In the long run, keeping the code base flexible is the better solution I think. A way to do this is to keep some architectures around which are different enough from each other so a kludge blows up something and gets fixed before some other parts start to rely on that pice. 

Returning to fronclynne, who would want to run on these CPUs? We do, kind of. Even if not for the all purpose tasks of each day, but we will need to be able to run them. Consider them an early warning system when you rely on the OS to do what it should. Also, they can be much fun to tinker with as a hobby or part of some hobby device. Like a flight control system for autonomous planes, running on gumstix f.e.

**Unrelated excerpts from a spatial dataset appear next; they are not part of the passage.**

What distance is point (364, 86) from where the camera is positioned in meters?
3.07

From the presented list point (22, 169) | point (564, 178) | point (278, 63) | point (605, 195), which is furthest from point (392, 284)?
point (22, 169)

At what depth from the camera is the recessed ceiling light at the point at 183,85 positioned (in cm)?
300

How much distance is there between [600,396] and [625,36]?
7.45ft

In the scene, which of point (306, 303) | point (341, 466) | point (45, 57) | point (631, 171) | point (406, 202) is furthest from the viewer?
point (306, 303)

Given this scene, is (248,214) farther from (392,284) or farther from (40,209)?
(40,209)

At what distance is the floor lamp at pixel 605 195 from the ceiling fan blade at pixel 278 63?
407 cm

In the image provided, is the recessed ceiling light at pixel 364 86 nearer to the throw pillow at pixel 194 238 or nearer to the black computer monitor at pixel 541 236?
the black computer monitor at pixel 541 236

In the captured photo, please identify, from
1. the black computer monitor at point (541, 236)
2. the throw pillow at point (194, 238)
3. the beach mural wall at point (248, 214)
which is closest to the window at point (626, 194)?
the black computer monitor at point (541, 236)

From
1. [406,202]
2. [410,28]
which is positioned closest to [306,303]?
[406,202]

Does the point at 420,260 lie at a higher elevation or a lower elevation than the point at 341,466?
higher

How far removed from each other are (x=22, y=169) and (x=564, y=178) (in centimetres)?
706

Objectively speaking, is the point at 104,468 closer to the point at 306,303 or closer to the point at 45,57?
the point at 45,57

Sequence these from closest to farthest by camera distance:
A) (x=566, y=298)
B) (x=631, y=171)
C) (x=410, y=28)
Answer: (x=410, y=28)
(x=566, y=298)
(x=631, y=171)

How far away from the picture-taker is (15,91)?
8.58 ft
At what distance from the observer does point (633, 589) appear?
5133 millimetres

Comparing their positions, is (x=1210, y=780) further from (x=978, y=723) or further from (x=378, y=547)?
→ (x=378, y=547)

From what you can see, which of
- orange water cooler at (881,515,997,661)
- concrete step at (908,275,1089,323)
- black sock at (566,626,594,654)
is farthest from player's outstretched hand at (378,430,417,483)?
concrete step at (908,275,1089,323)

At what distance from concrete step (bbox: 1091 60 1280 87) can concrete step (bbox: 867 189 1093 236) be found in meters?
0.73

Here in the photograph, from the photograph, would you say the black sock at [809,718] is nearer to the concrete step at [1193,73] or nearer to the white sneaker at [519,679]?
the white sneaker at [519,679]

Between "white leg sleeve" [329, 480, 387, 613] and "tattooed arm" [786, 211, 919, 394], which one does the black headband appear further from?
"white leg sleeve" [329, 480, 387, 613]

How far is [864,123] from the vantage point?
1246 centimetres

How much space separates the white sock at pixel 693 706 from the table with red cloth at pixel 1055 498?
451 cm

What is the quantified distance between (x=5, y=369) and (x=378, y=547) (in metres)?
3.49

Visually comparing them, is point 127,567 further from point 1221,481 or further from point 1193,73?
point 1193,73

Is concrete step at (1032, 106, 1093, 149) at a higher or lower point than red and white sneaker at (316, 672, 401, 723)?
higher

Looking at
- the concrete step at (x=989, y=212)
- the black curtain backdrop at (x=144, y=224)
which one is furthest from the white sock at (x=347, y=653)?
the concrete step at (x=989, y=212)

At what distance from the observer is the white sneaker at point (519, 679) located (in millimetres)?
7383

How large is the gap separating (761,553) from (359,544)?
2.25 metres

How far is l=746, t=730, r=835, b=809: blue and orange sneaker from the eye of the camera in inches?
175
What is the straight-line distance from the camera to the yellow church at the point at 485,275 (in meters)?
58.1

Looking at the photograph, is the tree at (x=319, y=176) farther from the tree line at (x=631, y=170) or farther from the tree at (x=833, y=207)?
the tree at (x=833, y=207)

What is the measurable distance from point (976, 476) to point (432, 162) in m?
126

And to return to sonysun, what is the link between FreeBSD and Gentoo?
Well, I see it like this: The link is the idea, the way to add applications to a system using ports or a ports-like environment. The makers of Gentoo liked it, so they ported it over to Linux and made it a distribution. Now to make the connection to my ramblings above, I consider this as the diversity for the ports system, like the diversity of CPUs for FreeBSD. It is not the same on Gentoo, but you tend to find your way around much faster because it is closer to what you already are used to. If there are some good ideas in it, they can be ported back without risking to annoy users too much when trying. It already is tried out somewhere, and some posters here would like to see something like it in ports, i gather.


----------



## Beastie (Oct 25, 2010)

sk8harddiefast said:
			
		

> Linux too is not Pure Unix as I read on a lot of forums (Don't know why). So Pure Unix is only Solaris? I believe that BSD is UNIX system. Maybe I am wrong. I never understood this differences.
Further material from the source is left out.